--- Work instructions ---
Set out the data from the line containing "Across the set" through the end of the data, inclusive, as a numbered list. Omit blank lines and leave the pictures out.

# Exercise material start

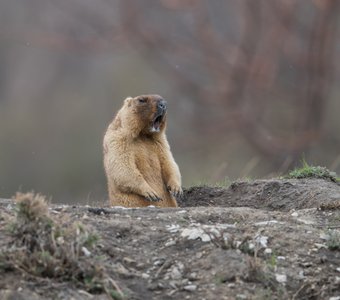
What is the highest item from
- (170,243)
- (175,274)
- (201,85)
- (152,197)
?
(201,85)

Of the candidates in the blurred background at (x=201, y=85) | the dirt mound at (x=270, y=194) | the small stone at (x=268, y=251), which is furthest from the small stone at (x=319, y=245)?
the blurred background at (x=201, y=85)

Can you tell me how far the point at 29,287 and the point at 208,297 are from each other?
3.20 ft

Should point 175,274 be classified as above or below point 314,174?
below

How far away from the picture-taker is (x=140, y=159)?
888 cm

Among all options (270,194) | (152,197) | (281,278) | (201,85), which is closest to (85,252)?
(281,278)

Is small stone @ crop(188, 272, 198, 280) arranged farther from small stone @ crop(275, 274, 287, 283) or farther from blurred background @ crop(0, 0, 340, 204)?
blurred background @ crop(0, 0, 340, 204)

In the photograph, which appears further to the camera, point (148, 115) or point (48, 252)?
point (148, 115)

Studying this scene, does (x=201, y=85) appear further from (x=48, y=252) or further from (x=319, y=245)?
(x=48, y=252)

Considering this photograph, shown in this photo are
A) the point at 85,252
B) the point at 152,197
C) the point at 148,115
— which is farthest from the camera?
the point at 148,115

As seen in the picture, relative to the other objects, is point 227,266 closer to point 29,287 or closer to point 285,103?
point 29,287

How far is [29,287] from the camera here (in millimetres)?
5590

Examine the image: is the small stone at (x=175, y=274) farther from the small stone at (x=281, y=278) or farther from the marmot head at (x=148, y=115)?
the marmot head at (x=148, y=115)

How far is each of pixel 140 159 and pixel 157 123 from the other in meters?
0.41

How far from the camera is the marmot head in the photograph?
354 inches
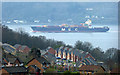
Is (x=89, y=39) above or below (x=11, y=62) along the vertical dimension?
above

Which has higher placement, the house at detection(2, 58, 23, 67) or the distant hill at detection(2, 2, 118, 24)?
the distant hill at detection(2, 2, 118, 24)

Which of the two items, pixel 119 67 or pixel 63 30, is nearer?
pixel 119 67

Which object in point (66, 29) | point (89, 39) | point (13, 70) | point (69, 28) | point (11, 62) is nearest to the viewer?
point (13, 70)

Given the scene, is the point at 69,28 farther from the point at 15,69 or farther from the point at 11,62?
the point at 15,69

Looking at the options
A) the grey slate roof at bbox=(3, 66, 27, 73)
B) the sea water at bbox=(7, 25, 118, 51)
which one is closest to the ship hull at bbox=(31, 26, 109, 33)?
the sea water at bbox=(7, 25, 118, 51)

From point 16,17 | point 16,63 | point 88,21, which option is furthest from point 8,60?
point 88,21

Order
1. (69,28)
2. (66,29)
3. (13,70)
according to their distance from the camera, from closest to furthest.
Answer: (13,70) < (66,29) < (69,28)

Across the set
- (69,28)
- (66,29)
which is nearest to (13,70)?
(66,29)

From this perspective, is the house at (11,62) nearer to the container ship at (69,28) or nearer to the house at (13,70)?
the house at (13,70)

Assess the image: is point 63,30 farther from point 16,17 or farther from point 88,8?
point 88,8

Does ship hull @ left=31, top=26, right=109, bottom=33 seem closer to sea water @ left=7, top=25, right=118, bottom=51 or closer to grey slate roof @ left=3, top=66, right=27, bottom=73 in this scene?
sea water @ left=7, top=25, right=118, bottom=51

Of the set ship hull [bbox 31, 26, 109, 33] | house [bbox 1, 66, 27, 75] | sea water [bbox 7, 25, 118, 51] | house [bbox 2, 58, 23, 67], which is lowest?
house [bbox 1, 66, 27, 75]
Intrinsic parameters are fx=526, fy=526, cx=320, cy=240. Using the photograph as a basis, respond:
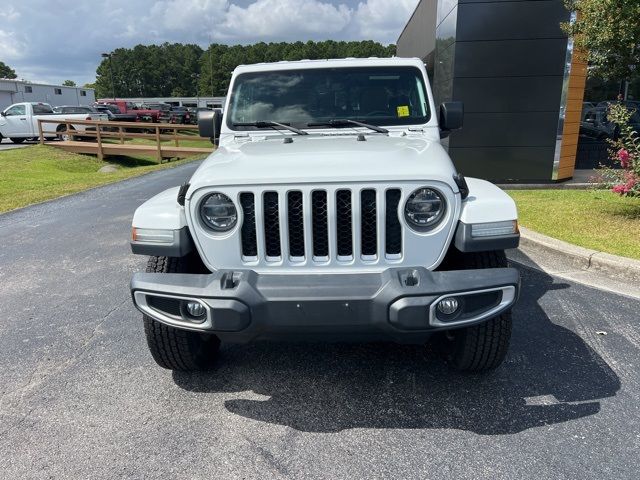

# Exercise material end

--- Complete response ---
1. Across the set
2. - (69,28)
3. - (66,29)
4. which is nearest to (13,70)?
5. (66,29)
6. From this perspective, is the house at (11,62) nearer to the container ship at (69,28) or nearer to the house at (13,70)?
7. the house at (13,70)
8. Assess the image: is point 63,30 farther from point 16,17 or farther from point 88,8?
9. point 88,8
10. Does ship hull @ left=31, top=26, right=109, bottom=33 seem closer to sea water @ left=7, top=25, right=118, bottom=51 or closer to grey slate roof @ left=3, top=66, right=27, bottom=73 in this scene?
11. sea water @ left=7, top=25, right=118, bottom=51
12. Of the set ship hull [bbox 31, 26, 109, 33] | house [bbox 1, 66, 27, 75] | sea water [bbox 7, 25, 118, 51] | house [bbox 2, 58, 23, 67], which is lowest?
13. house [bbox 1, 66, 27, 75]
14. Intrinsic parameters are fx=526, fy=526, cx=320, cy=240. Using the photograph as a basis, respond:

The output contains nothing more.